Dans la première partie de son guide sur la prévention des crises, Jan-Ulrik Holsten, auteur chez enomyc, a décrit le schéma auquel se conforment de nombreuses crises d'entreprise et les obstacles à surmonter pour les éviter avec succès. L'un des défis majeurs réside dans la capacité à transformer des données en informations significatives. Dans ce deuxième article, il illustre ce processus en s'appuyant sur l'exemple des systèmes de détection précoce des risques, qui jouent un rôle essentiel dans la levée de cet obstacle.
L'importance des systèmes de détection précoce des risques a été reconnue par le législateur il y a déjà de nombreuses années. En 1998, la loi sur le contrôle et la transparence dans le domaine des entreprises (KonTraG) a été adoptée. L'article 91, paragraphe 2 de la loi sur les sociétés par actions (AktG) a alors stipulé que le conseil d'administration d'une société par actions est tenu de mettre en place un système de surveillance pour détecter précocement les développements menaçant la viabilité de l'entreprise.
En 2021, les exigences ont été renforcées, et le champ d'application a été étendu aux petites entreprises et aux SARL. L'article 1, paragraphe 1 de la loi sur le cadre de stabilisation et de restructuration des entreprises (loi StaRUG) stipule que les dirigeants doivent surveiller en continu les développements susceptibles de mettre en péril la pérennité de l'entreprise. De plus, ils sont tenus de prendre des mesures appropriées face aux risques menaçant la viabilité.
= = = = =
Consigne:
Poursuivez le texte ci-dessus sur les systèmes de détection précoce des risques, à partir de sa dernière phrase.

Lignes:
= = = = =
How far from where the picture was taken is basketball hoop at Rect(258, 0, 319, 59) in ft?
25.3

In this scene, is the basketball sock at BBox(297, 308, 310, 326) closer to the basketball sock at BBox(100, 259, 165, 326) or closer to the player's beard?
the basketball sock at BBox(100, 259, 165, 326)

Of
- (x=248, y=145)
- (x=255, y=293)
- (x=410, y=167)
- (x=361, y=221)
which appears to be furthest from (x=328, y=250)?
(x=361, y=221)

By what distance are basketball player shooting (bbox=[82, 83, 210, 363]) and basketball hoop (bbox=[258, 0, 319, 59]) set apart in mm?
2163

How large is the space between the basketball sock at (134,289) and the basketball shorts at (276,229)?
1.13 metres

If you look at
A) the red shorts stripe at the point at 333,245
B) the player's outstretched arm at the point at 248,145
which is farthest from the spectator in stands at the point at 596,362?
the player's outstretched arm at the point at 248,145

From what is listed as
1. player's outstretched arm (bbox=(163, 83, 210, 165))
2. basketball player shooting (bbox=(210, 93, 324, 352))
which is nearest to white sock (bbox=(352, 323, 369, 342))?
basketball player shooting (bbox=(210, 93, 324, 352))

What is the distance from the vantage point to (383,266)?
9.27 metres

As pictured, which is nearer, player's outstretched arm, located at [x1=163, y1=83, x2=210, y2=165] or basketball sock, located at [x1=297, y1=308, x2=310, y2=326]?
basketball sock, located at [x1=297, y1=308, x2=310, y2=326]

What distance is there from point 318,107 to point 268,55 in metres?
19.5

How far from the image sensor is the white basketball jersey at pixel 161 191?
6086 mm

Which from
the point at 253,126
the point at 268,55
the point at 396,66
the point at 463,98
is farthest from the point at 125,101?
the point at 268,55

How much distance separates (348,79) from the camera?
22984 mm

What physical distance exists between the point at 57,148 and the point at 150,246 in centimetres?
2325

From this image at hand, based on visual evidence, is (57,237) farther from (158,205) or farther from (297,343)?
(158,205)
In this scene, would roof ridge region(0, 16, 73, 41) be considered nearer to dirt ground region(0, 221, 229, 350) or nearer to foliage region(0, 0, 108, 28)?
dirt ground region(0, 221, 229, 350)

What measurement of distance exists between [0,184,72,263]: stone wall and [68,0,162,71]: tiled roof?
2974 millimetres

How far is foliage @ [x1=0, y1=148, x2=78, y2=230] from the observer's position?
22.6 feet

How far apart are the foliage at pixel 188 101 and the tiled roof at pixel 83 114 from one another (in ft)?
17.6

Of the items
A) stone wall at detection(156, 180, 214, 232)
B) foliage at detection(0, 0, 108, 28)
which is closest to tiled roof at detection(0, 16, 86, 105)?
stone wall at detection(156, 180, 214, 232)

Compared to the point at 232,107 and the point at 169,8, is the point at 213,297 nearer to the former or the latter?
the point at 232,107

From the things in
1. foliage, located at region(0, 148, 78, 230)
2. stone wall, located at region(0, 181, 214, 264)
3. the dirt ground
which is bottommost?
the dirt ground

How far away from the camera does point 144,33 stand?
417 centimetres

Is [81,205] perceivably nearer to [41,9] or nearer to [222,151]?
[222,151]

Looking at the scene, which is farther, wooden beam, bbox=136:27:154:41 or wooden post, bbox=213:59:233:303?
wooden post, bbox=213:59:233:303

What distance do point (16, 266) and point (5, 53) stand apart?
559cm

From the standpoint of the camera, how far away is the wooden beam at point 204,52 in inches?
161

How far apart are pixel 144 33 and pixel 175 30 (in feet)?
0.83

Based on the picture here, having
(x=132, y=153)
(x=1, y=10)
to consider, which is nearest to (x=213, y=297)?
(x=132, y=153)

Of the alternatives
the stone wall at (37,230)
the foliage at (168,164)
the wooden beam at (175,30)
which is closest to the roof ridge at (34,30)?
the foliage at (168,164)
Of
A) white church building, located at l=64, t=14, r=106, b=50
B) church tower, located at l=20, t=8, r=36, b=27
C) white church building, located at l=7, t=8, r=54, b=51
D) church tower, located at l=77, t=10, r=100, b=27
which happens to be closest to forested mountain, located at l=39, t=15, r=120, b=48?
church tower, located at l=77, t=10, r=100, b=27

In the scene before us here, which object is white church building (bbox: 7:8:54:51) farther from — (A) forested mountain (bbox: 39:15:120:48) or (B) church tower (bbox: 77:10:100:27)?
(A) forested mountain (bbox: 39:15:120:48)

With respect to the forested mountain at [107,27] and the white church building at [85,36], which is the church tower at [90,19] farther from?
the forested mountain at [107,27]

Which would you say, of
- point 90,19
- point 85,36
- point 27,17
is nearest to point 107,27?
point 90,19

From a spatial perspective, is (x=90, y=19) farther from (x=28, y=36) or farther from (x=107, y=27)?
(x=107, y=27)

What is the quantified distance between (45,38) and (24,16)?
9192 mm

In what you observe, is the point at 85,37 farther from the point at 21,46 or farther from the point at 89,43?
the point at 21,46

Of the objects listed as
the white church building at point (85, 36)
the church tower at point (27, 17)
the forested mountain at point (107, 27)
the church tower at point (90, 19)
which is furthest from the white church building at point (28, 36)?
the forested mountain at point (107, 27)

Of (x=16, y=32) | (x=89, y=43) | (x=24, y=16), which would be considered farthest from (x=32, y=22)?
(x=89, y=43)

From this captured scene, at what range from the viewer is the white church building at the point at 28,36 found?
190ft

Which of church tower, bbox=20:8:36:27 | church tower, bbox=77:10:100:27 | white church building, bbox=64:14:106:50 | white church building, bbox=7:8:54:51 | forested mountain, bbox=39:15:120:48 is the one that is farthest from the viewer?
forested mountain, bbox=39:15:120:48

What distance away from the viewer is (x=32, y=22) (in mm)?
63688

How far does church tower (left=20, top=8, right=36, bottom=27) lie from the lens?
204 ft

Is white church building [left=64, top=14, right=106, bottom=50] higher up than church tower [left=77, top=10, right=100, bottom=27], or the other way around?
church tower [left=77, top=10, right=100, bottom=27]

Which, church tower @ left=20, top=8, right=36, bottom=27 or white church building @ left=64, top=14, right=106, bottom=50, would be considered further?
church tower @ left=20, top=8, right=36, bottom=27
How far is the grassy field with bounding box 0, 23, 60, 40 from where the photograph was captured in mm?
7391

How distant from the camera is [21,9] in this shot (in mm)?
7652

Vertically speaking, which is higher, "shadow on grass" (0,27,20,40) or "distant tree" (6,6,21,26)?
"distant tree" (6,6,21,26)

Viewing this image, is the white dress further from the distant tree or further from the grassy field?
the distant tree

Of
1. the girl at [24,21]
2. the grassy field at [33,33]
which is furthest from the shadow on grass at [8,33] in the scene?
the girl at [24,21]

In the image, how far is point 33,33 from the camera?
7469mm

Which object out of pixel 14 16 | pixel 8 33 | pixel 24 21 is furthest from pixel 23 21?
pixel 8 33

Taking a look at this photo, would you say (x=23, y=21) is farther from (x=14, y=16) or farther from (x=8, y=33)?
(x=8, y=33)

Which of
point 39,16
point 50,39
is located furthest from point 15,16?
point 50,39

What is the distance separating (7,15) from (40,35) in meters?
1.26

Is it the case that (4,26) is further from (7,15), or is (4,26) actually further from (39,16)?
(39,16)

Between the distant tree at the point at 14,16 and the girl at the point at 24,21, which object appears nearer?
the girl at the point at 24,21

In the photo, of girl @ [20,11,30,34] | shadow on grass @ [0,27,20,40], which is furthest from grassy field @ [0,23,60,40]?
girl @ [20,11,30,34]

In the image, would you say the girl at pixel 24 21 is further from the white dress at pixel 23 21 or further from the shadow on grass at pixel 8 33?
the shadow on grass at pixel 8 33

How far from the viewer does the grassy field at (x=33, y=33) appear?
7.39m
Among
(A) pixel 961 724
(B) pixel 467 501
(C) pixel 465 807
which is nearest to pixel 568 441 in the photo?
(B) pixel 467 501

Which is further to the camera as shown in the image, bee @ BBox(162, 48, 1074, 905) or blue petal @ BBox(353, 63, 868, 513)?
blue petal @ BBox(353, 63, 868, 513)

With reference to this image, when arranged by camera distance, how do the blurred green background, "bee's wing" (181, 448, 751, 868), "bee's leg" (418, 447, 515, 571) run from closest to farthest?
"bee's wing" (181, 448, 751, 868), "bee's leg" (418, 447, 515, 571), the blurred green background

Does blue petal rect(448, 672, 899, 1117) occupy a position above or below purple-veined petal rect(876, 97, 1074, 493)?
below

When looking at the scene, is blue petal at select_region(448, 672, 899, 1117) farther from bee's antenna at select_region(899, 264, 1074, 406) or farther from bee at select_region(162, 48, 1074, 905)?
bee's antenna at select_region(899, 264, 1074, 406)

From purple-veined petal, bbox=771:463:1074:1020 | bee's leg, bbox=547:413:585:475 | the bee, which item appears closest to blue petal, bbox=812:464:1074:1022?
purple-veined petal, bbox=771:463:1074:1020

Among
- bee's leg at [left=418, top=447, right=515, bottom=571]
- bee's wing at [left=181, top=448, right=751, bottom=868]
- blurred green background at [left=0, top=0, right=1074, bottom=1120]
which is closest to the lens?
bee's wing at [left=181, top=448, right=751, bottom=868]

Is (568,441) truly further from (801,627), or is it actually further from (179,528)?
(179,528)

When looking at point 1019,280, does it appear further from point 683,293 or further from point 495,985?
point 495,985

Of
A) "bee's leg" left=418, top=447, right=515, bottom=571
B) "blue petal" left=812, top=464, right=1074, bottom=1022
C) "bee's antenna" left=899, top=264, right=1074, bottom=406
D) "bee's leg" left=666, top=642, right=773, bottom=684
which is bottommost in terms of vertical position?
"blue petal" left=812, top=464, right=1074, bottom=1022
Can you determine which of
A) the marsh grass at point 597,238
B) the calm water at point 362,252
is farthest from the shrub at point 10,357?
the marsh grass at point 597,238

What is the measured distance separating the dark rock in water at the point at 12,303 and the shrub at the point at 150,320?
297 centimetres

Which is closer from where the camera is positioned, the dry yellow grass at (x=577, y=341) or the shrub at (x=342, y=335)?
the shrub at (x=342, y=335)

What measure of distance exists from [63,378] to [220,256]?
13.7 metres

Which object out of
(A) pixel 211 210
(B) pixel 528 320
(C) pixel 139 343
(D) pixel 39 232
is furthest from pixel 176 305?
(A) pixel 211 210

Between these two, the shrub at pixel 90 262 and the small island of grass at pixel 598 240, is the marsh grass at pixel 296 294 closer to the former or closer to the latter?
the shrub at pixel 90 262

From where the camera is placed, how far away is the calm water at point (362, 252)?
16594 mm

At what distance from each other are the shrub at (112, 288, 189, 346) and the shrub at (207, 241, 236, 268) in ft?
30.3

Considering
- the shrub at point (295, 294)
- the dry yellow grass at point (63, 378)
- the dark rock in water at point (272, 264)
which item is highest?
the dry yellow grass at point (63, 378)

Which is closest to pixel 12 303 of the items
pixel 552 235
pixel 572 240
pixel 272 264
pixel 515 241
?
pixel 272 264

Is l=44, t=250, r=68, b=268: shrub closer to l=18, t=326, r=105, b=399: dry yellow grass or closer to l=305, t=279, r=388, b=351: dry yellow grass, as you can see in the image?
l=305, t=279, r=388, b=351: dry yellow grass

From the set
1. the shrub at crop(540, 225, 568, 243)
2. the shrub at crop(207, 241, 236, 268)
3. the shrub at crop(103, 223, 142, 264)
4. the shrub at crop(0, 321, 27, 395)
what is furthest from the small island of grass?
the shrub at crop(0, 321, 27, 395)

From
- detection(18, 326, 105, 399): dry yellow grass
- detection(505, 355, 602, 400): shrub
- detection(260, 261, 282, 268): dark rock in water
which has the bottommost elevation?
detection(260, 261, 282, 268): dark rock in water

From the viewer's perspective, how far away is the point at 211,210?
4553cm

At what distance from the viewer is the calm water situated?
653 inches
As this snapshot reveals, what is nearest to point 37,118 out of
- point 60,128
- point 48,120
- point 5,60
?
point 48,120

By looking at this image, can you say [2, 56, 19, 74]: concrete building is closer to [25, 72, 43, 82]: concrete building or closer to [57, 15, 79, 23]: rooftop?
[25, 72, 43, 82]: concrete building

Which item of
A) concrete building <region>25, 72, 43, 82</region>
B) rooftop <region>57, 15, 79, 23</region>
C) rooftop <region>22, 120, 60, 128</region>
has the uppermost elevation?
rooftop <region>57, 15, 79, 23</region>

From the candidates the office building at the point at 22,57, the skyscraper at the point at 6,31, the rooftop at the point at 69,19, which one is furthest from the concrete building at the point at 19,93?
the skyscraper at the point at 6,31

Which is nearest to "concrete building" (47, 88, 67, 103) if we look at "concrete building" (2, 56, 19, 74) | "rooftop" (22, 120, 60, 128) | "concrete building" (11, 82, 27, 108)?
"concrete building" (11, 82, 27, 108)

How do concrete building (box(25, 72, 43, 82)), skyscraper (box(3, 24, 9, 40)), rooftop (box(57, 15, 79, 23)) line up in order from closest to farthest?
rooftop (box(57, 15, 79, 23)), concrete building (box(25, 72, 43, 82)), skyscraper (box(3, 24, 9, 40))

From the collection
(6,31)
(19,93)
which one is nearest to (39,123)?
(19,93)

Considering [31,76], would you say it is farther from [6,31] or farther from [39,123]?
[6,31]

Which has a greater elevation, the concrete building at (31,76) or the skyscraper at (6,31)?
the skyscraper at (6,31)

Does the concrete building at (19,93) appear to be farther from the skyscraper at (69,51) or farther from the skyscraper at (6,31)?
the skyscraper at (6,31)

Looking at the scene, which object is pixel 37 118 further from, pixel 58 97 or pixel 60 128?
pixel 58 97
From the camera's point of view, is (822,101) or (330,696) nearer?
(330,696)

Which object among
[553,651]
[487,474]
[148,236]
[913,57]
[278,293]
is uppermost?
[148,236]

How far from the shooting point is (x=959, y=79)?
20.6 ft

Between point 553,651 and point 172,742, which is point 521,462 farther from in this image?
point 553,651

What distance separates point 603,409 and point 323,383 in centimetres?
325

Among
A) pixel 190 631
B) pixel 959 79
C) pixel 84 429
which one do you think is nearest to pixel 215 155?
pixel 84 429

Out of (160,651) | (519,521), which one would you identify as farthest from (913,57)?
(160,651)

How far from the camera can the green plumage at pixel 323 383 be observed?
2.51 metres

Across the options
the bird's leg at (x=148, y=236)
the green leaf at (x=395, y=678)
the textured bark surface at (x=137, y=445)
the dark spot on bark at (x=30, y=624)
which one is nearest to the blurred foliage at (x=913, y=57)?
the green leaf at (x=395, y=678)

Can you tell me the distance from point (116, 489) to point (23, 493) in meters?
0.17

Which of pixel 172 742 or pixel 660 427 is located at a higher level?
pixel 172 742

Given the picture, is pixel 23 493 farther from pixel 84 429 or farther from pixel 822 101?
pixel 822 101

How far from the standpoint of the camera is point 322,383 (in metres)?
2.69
= = = = =
Réponse:
Avant de discuter des facteurs de succès dans la conception de systèmes de détection précoce des risques, examinons la systématique des différentes étapes des crises d'entreprise. Cette approche s'est révélée être un indicateur clé pour évaluer de manière fiable les risques et les marges de manœuvre.
Les stades de crise et leur importance pour la prévention des crises
Les crises d'entreprise ne surviennent généralement pas de manière soudaine, mais suivent un schéma prévisible qui se manifeste à travers différents stades. Ces stades de crise commencent souvent de manière subtile et peuvent, si elles ne sont pas détectées et abordées à temps, devenir une menace existentielle pour l'entreprise. En règle générale, on distingue les stades suivants, allant de la crise des parties prenantes à la situation de faillite.
- La crise des parties prenantes marque le début d'une crise d'entreprise. Elle survient lorsque la confiance des parties prenantes importantes, telles que les clients, les fournisseurs, les investisseurs ou les employés, diminue. Les symptômes de cette phase sont souvent sous-estimés, car des phénomènes isolés tels que des plaintes accrues sont souvent perçus comme des événements ponctuels.
- La crise stratégique est souvent la phase suivante. C'est à ce stade que les faiblesses structurelles deviennent visibles. L'entreprise n'a peut-être pas réagi aux changements du marché ou souffre d'un désavantage concurrentiel en raison de l'absence d'une orientation stratégique claire. Un manque d'innovation, un modèle commercial inadéquat ou une baisse de parts de marché signalent des problèmes plus profonds.
- La crise des produits et des ventes découle directement de la crise stratégique. L'entreprise n'a pas su s'adapter à temps aux nouvelles conditions du marché. Des mesures telles que l'innovation produit ou des stratégies marketing agressives peuvent aider, mais elles prennent du temps et sont coûteuses.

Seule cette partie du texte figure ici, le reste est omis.